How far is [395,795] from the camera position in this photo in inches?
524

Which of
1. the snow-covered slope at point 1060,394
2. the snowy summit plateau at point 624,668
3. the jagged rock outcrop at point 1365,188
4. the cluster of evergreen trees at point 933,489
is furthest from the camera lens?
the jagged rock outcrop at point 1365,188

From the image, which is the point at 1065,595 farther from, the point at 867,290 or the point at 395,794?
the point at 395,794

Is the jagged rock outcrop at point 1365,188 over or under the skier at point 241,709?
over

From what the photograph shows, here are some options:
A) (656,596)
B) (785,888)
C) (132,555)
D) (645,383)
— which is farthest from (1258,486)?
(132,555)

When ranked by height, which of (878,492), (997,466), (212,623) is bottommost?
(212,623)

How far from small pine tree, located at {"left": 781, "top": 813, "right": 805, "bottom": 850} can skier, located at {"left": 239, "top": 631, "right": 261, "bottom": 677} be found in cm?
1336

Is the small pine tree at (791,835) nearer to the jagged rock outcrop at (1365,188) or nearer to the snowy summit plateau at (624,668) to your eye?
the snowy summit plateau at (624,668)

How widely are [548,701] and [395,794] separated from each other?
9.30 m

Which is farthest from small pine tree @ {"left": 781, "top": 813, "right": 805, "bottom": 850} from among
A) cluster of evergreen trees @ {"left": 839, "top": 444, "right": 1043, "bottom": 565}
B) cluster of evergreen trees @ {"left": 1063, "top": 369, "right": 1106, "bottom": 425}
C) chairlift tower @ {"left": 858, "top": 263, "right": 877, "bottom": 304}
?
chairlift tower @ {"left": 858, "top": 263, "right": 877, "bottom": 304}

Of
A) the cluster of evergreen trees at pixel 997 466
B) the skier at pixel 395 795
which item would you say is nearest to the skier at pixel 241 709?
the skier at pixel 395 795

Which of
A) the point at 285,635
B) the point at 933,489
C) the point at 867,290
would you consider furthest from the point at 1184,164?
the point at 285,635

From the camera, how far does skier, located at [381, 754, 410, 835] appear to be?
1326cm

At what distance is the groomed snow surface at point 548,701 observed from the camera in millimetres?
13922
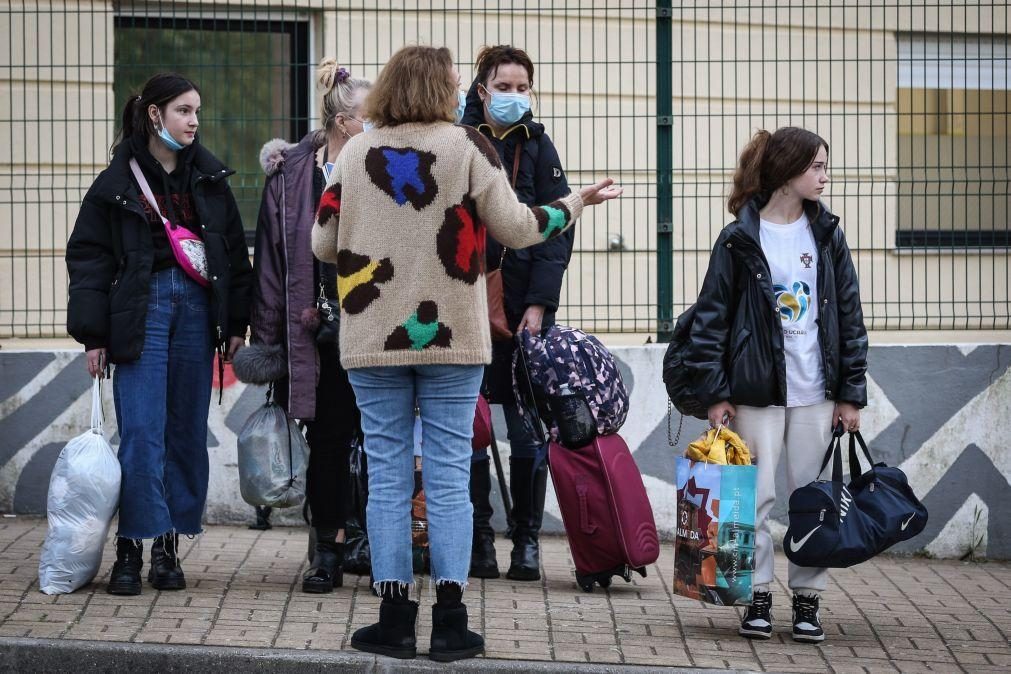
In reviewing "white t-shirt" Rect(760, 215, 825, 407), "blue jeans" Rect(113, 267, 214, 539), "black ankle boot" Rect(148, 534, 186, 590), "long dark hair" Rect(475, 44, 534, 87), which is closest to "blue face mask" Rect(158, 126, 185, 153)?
"blue jeans" Rect(113, 267, 214, 539)

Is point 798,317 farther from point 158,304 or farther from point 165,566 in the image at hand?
point 165,566

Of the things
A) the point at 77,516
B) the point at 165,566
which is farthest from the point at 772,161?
the point at 77,516

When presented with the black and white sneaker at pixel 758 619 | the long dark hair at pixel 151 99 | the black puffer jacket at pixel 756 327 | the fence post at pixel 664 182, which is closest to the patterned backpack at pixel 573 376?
the black puffer jacket at pixel 756 327

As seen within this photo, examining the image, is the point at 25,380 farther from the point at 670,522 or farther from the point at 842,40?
the point at 842,40

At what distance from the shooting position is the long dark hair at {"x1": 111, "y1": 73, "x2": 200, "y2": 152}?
5.44 metres

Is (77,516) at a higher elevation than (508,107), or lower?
lower

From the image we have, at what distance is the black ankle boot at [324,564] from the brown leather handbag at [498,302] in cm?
101

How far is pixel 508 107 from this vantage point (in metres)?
5.62

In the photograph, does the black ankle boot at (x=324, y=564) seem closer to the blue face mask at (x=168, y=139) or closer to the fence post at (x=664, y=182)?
the blue face mask at (x=168, y=139)

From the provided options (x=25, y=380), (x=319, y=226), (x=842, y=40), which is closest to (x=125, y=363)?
(x=319, y=226)

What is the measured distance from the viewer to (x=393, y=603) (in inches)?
178

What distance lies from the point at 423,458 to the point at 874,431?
11.6ft

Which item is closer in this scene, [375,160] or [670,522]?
[375,160]

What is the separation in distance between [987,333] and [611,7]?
273 cm
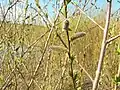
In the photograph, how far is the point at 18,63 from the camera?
217 cm

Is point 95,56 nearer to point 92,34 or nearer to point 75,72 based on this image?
point 92,34

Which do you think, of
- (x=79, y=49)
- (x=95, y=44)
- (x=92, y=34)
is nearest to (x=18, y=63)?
(x=79, y=49)

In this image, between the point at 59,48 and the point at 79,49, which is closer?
the point at 59,48

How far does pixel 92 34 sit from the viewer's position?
8.38m

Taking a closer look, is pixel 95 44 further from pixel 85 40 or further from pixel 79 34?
pixel 79 34

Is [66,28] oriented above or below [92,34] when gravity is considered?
above

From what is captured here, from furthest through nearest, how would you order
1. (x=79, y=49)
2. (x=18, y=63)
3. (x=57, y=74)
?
(x=79, y=49) < (x=57, y=74) < (x=18, y=63)

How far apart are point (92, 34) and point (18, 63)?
6.33 metres

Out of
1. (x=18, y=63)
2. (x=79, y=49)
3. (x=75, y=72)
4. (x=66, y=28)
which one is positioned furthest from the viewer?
(x=79, y=49)

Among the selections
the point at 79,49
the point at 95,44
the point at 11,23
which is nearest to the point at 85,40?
the point at 95,44

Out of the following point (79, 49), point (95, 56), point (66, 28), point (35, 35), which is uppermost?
point (66, 28)

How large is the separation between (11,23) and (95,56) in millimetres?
4759

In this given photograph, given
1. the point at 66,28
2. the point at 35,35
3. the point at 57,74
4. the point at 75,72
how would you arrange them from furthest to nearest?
1. the point at 35,35
2. the point at 57,74
3. the point at 75,72
4. the point at 66,28

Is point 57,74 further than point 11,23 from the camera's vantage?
Yes
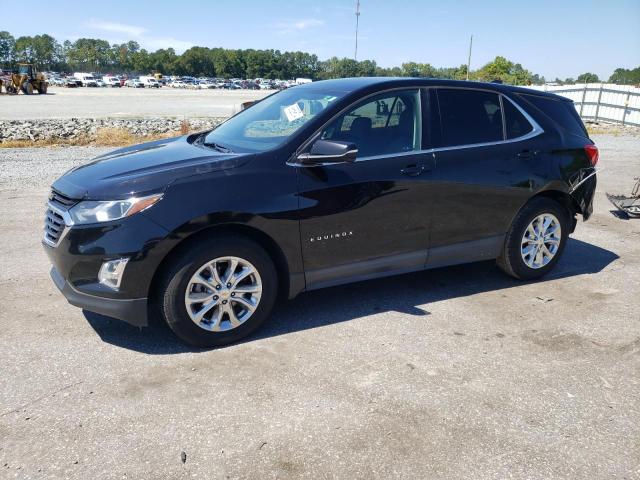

What is needed
Can you lay out every line of the listing above as a numbered list, dropping the blank lines and leaving the pictures out?

Task solution
1. How far is [395,795] from the camera position in this photo in inches?
2. 524
3. Which of
4. 1. the snow-covered slope at point 1060,394
5. 2. the snowy summit plateau at point 624,668
6. 3. the jagged rock outcrop at point 1365,188
7. 4. the cluster of evergreen trees at point 933,489
8. is furthest from the camera lens?
9. the jagged rock outcrop at point 1365,188
10. From the image, which is the point at 1065,595 farther from, the point at 867,290 or the point at 395,794?
11. the point at 395,794
12. Is the jagged rock outcrop at point 1365,188 over or under the skier at point 241,709?
13. over
14. From what the photograph shows, here are some options:
15. A) (656,596)
16. B) (785,888)
17. C) (132,555)
18. D) (645,383)
19. — which is farthest from (1258,486)?
20. (132,555)
21. When ranked by height, which of (878,492), (997,466), (212,623) is bottommost?
22. (212,623)
23. How far from small pine tree, located at {"left": 781, "top": 813, "right": 805, "bottom": 850} can skier, located at {"left": 239, "top": 631, "right": 261, "bottom": 677} be found in cm?
24. 1336
25. Is the small pine tree at (791,835) nearer to the jagged rock outcrop at (1365,188) or nearer to the snowy summit plateau at (624,668) to your eye?
26. the snowy summit plateau at (624,668)
27. How widely are [548,701] and [395,794] separated from each other?
28. 9.30 m
29. Which is farthest from small pine tree @ {"left": 781, "top": 813, "right": 805, "bottom": 850} from among
30. A) cluster of evergreen trees @ {"left": 839, "top": 444, "right": 1043, "bottom": 565}
31. B) cluster of evergreen trees @ {"left": 1063, "top": 369, "right": 1106, "bottom": 425}
32. C) chairlift tower @ {"left": 858, "top": 263, "right": 877, "bottom": 304}
33. ?
34. chairlift tower @ {"left": 858, "top": 263, "right": 877, "bottom": 304}
35. Of
36. A) the cluster of evergreen trees at pixel 997 466
37. B) the skier at pixel 395 795
38. which item would you say is nearest to the skier at pixel 241 709?
39. the skier at pixel 395 795
40. Which of
41. A) the point at 285,635
42. B) the point at 933,489
43. C) the point at 867,290
44. would you consider furthest from the point at 1184,164?
45. the point at 285,635
46. From the camera, how far does skier, located at [381, 754, 410, 835] appear to be?
47. 1326cm
48. At what distance is the groomed snow surface at point 548,701 observed from the camera in millimetres?
49. 13922
50. In reviewing "white t-shirt" Rect(760, 215, 825, 407), "blue jeans" Rect(113, 267, 214, 539), "black ankle boot" Rect(148, 534, 186, 590), "long dark hair" Rect(475, 44, 534, 87), which is closest to "blue face mask" Rect(158, 126, 185, 153)?
51. "blue jeans" Rect(113, 267, 214, 539)
52. Is point 798,317 farther from point 158,304 or farther from point 165,566 in the image at hand?
53. point 165,566
54. Of the things
55. A) the point at 77,516
56. B) the point at 165,566
57. which is farthest from the point at 772,161?
58. the point at 77,516
59. When presented with the black and white sneaker at pixel 758 619 | the long dark hair at pixel 151 99 | the black puffer jacket at pixel 756 327 | the fence post at pixel 664 182, which is closest to the patterned backpack at pixel 573 376?
60. the black puffer jacket at pixel 756 327
61. As seen within this photo, examining the image, is the point at 25,380 farther from the point at 670,522 or farther from the point at 842,40?
62. the point at 842,40
63. At what distance from the shooting position is the long dark hair at {"x1": 111, "y1": 73, "x2": 200, "y2": 152}?
64. 5.44 metres
65. Is (77,516) at a higher elevation than (508,107), or lower?
66. lower
67. From the image we have, at what distance is the black ankle boot at [324,564] from the brown leather handbag at [498,302] in cm?
68. 101
69. How far is pixel 508 107 from this vantage point (in metres)?
70. 5.62
71. In the photograph, does the black ankle boot at (x=324, y=564) seem closer to the blue face mask at (x=168, y=139) or closer to the fence post at (x=664, y=182)?
72. the blue face mask at (x=168, y=139)
73. From the provided options (x=25, y=380), (x=319, y=226), (x=842, y=40), which is closest to (x=125, y=363)?
74. (x=319, y=226)
75. What is the measured distance from the viewer to (x=393, y=603) (in inches)?
76. 178
77. What distance lies from the point at 423,458 to the point at 874,431?
78. 11.6ft
79. Which item is closer in this scene, [375,160] or [670,522]?
80. [375,160]
81. What is the separation in distance between [987,333] and [611,7]?
82. 273 cm
83. In the photograph, how far is the point at 18,63 from the camera?
84. 217 cm
85. Is point 95,56 nearer to point 92,34 or nearer to point 75,72 based on this image?
86. point 92,34
87. Which do you think, of
88. - (x=79, y=49)
89. - (x=95, y=44)
90. - (x=92, y=34)
91. is nearest to (x=18, y=63)?
92. (x=79, y=49)
93. In this image, between the point at 59,48 and the point at 79,49, which is closer?
94. the point at 59,48
95. How far does pixel 92 34 sit from the viewer's position?
96. 8.38m
97. Taking a closer look, is pixel 95 44 further from pixel 85 40 or further from pixel 79 34?
98. pixel 79 34
99. Is [66,28] oriented above or below [92,34] when gravity is considered?
100. above
101. From what is captured here, from furthest through nearest, how would you order
102. 1. (x=79, y=49)
103. 2. (x=18, y=63)
104. 3. (x=57, y=74)
105. ?
106. (x=79, y=49) < (x=57, y=74) < (x=18, y=63)
107. How far apart are point (92, 34) and point (18, 63)?
108. 6.33 metres
109. Out of
110. 1. (x=18, y=63)
111. 2. (x=79, y=49)
112. 3. (x=75, y=72)
113. 4. (x=66, y=28)
114. which one is positioned furthest from the viewer?
115. (x=79, y=49)
116. Among the selections
117. the point at 79,49
118. the point at 95,44
119. the point at 11,23
120. which is nearest to the point at 85,40?
121. the point at 95,44
122. Out of the following point (79, 49), point (95, 56), point (66, 28), point (35, 35), which is uppermost?
123. point (66, 28)
124. How large is the separation between (11,23) and (95,56) in millimetres?
125. 4759
126. In this given photograph, given
127. 1. the point at 66,28
128. 2. the point at 35,35
129. 3. the point at 57,74
130. 4. the point at 75,72
131. how would you arrange them from furthest to nearest?
132. 1. the point at 35,35
133. 2. the point at 57,74
134. 3. the point at 75,72
135. 4. the point at 66,28
136. Is point 57,74 further than point 11,23 from the camera's vantage?
137. Yes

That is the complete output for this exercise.